It returns the reverse of a Boolean value.
i.e. True becomes False
False becomes True
What does df [” Name”].duplicated( ) return?
Returns the boolean value True for all duplicate values of the Name column except for the first occurance which returns False.
If the are 4 Toms it will returns 1 False and 3 Trues
Remove duplicate valued from dataframe where Name and Team are duplicates
df.drop_duplicates (subset= [” Name”, “ Team”],keep=False,inplace=True)
What do the unique( ) and nunique ( ) do?
unique () returns an array of unique values that will also count NaN as unique.
nunique( ) will return an inter of the count of unique values. This will not count the NaN as the parameter dropna=True is set by default
How do you set a particular column as the index of a dataframe?
df.set_index( “Col_name”)
to reverse change
df.reset_index()
What does the df.loc[] method do?
extract rows using index labels
Extract rows from a dataframe between index 18 and 35?
df.iloc [18 : 36]
note index 36 will not be returned in iloc[]
What is the df.ix[] method ?
It is a combination of the iloc[] and the loc[] methods. It accepts both string labels as well as integer indexes as arguments.
Note :
When using labels in ix[] and you specify a range or a list and one of the labels does not exist in the dataframe python returns a NaN value for the missing label.
BUT
When using index values in ix[] and you specify a range or a list and one of the indeces does not exist in the dataframe python returns an error value for the entire query.

Data segment
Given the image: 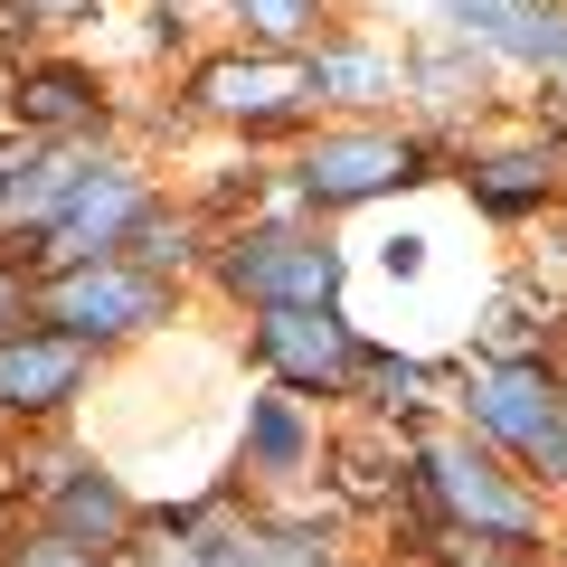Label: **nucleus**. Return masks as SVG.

Given problem
Reproduce the dataframe notes above in full, word for word.

Output
It returns the reverse of a Boolean value.
i.e. True becomes False
False becomes True
What does df [” Name”].duplicated( ) return?
Returns the boolean value True for all duplicate values of the Name column except for the first occurance which returns False.
If the are 4 Toms it will returns 1 False and 3 Trues
Remove duplicate valued from dataframe where Name and Team are duplicates
df.drop_duplicates (subset= [” Name”, “ Team”],keep=False,inplace=True)
What do the unique( ) and nunique ( ) do?
unique () returns an array of unique values that will also count NaN as unique.
nunique( ) will return an inter of the count of unique values. This will not count the NaN as the parameter dropna=True is set by default
How do you set a particular column as the index of a dataframe?
df.set_index( “Col_name”)
to reverse change
df.reset_index()
What does the df.loc[] method do?
extract rows using index labels
Extract rows from a dataframe between index 18 and 35?
df.iloc [18 : 36]
note index 36 will not be returned in iloc[]
What is the df.ix[] method ?
It is a combination of the iloc[] and the loc[] methods. It accepts both string labels as well as integer indexes as arguments.
Note :
When using labels in ix[] and you specify a range or a list and one of the labels does not exist in the dataframe python returns a NaN value for the missing label.
BUT
When using index values in ix[] and you specify a range or a list and one of the indeces does not exist in the dataframe python returns an error value for the entire query.